THORSHAVN
Face page 22
The Amtmand, or Governor, dwells in a quite imposing house of stone; school, church and Lagthinghuus are merely framed of wood. Of the Mother of Parliaments Cowper once wrote, and some are making much the same remark to-day,
Where flails of oratory thresh the floor,
That yields them chaff and dust and nothing more.
But of the legislature that meets in the Lagthinghuus no man can say anything so rude. However barren of other results the deliberations of the assembly may be, the community is at least benefited by the value of the hay that grows upon the roof. It may be the sluggard that lets the grass grow under his feet, but no stigma can attach to the man who lets it grow over his head. Besides possessing this venerable local Thing, the islanders send their own representatives to the Rigsdag, or Diet, at Copenhagen, for which qualified voters must have reached their thirtieth year. The Danish dominions have not yet followed Norway and Sweden in granting votes to women, but this will shortly come to pass.
The mediæval bishop for the Faroes had his stool at Kirkebö, on the same island as Thorshavn but a few miles further south. There was a house of Benedictine monks, the ruins of which still remain. In the haven named from Thor the church[6] of the White Christ is conspicuous, though modern of date and unbeautiful of form. An ancient coffin-slab, however, is incised with an ornate and flowery cross, that shows a mediæval structure occupied the site. The tower vane bears the date 1788, pierced in the Scandinavian way. The effect within is rather quaint. On the altar two great candles stand; hanging from the roof are a large ship-model and some chandeliers of brass, one dated 1682, adorned with metal flowers; on the walls a picture of the Last Supper that was painted on wood in 1647, and several monuments in timber and stone to the dead who passed from earth two hundred years ago.
On a promontory overlooking the town and the rocks covered with shells and pink and dark green sea-weed, there frowns a picturesque old fort; more interesting to the antiquary than formidable to the soldier. What higher praise than that could any place of strength deserve? The two lines of defence are each formed of boulders and earth. Though Thorshavn in the past has known unpeace, many an empire has risen to high power or crumbled to decay since these grass-grown ramparts were stained with human gore.

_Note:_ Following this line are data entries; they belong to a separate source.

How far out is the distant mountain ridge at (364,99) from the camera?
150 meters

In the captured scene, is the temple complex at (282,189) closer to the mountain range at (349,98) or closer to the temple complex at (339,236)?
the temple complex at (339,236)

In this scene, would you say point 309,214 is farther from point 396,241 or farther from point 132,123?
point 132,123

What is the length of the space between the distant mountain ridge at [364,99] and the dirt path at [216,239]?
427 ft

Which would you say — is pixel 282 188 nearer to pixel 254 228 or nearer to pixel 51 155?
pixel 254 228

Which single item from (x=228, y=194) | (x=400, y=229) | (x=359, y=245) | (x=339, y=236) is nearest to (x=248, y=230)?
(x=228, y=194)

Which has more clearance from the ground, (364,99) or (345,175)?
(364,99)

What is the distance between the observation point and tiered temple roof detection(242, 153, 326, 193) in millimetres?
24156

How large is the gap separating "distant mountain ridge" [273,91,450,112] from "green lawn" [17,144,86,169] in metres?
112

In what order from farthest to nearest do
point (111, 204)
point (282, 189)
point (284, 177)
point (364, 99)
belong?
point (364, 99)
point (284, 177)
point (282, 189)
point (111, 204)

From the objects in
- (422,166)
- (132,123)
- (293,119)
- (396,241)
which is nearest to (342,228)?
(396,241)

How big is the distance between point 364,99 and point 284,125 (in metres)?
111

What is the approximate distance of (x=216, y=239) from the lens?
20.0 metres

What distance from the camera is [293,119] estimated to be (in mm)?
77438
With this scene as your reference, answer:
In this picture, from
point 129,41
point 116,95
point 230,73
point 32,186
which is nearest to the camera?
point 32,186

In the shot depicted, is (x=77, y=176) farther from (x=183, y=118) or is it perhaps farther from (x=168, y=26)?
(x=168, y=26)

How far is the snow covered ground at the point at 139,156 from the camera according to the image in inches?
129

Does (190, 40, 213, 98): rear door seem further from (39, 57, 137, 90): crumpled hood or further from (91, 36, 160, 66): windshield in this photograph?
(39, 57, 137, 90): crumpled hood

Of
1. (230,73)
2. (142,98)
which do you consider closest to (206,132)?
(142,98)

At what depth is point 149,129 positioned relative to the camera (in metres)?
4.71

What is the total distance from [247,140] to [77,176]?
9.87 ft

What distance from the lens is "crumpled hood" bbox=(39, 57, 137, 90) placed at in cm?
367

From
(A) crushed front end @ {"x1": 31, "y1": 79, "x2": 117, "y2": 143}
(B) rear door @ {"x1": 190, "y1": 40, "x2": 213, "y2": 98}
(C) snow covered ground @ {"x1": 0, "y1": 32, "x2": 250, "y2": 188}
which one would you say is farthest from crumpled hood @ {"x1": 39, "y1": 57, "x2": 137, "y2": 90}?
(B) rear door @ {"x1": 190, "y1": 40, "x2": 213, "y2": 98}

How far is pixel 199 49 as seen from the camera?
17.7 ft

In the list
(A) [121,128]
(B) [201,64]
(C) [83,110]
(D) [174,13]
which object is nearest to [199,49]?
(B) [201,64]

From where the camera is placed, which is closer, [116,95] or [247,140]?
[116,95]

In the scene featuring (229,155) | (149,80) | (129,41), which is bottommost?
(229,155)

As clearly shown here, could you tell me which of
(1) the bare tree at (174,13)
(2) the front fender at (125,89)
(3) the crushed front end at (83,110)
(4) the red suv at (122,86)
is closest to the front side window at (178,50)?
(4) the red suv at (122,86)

The stony country round the town is partly enclosed by strange frail transparent dykes, which, though as in Scotland mortarless, display surprisingly wide openings between the stones. Hay grown on the rocky soil is much the commonest crop; ragged robin, white clover, and, in swampy parts, marsh marigolds, diversify the grass. Men capped and stockinged, women shawled, also tend the tiniest patches of oats and potatoes: here and there peat is cut. The older cottages are frequently half floored above, half open to the ridge, and most conspicuous still are the sooty rafters of which the sagas so often tell. Some faint breath from the atmosphere that filled such dwellings long ago is wafted to us by the complaint of Cetil to his son in the Vatzdaela Saga, that, when he was a boy, men yearned to do some daring deed, "But now young men have become stay-at-homes, sitting over the baking fires, and stuffing their bellies with mead and ale, and all manhood and hardihood is waning away." Gone to museums are the ancient looms weighted with stones from the beach, but old carved chests and solid furniture of wood worked in the northern way are still by no means rare.